Oturup dinlenmek için doğu tarafındaki üç yan odayı kullanan Wang Hanım bu salonda pek bulunmadığından, dadılar Daiyu’yü doğu kanadına yönlendirdiler.
Pencerenin yanındaki sobalı sedirin13 üzerine kırmızı bir kaşmir kilim serilmişti. Tam orta yerinde, dragon desenli madalyonları olan kırmızı sırt yastıkları ve aynı şekilde dragon desenli kızıl kahverengi, uzun bir minder vardı. Sedirin her iki ucunda gül şeklinde, küçük, lake sehpalar duruyordu. Soldaki sehpanın üzerinde bir ding, kaşıklar, yemek çubukları ve esans şişeleri, sağdakinin üzerinde güzel kız resimleriyle bezeli, ince belli porselen bir vazo, içinde de mevsim çiçekleri, ayrıca çay fincanları, bir demlik ve benzeri malzemeler vardı. Odanın doğu tarafında üstleri kırmızı çiçeklerle süslü bir kumaşla kaplanmış dört sandalye diziliydi, bu sandalyelerin ayaklarında dört tabure vardı. Bunların da her iki tarafında bir çift yüksek sehpa duruyordu, üstlerine çay fincanları ve vazolar konmuştu. Diğer detaylara girmeye gerek yok.
Yaşlı dadı, Daiyu’nün sedire oturması için ısrar etti ama sedirin kenarlarında karşılıklı olarak yerleştirilmiş iki işlemeli yastığı gören kız, buranın dayısıyla yengesinin yeri olduğunu düşünerek sedire değil, odanın doğu tarafındaki sandalyeye oturdu. Hizmetçiler çay servisi yaptılar. Daiyu çayını içerken onları inceledi. Makyajları, kıyafetleri ve tavırları diğer evlerde gördüklerinden çok farklıydı. Daha çayını bitirmeden, kırmızı ipek bir elbise ve kenarları fistolu, kolsuz, mavi, saten bir ceket giyen bir hizmetçi içeri girdi.
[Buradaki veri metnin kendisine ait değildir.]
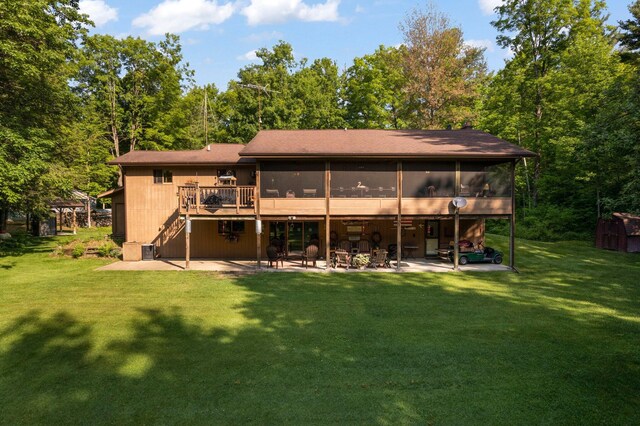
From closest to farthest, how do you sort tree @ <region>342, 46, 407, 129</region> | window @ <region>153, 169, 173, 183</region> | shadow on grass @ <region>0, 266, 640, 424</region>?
shadow on grass @ <region>0, 266, 640, 424</region> < window @ <region>153, 169, 173, 183</region> < tree @ <region>342, 46, 407, 129</region>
“Hanımım, Bayan Lin’in içeri gelip yanında oturmasını istiyor.” dedi gülümseyerek.
Bunu duyan yaşlı dadılar hemen Daiyu’yü bu daireden çıkarıp, doğu koridorundan geçirerek üç odalı, küçük ana binaya götürdüler.
Pencerenin yanına, odanın başköşesine yerleştirilen sobalı sedirin üzerinde alçak bir masa, onun da üzerinde kitaplar ve çay servisi vardı. Pek yeni olmayan, mavi satenden bir sırt yastığı doğu tarafındaki duvara yaslanmıştı.
Bayan Wang batı tarafındaki alçak yerde, mavi satenden, arkalıklı bir minderin üzerine oturmuştu. Daiyu’nün geldiğini görünce hemen sedirde karşısına oturmasını istedi. Ama bu yerin Jia Zheng’a ait olduğunu tahmin eden Daiyu, sedirin yanına dizilmiş, siyah puanlı kumaşla kaplı, eski görünümlü üç sandalyeyi fark edip onlardan birine oturdu. Bayan Wang sedire oturması için çok ısrar edince, sonunda yengesinin yanında yerini aldı.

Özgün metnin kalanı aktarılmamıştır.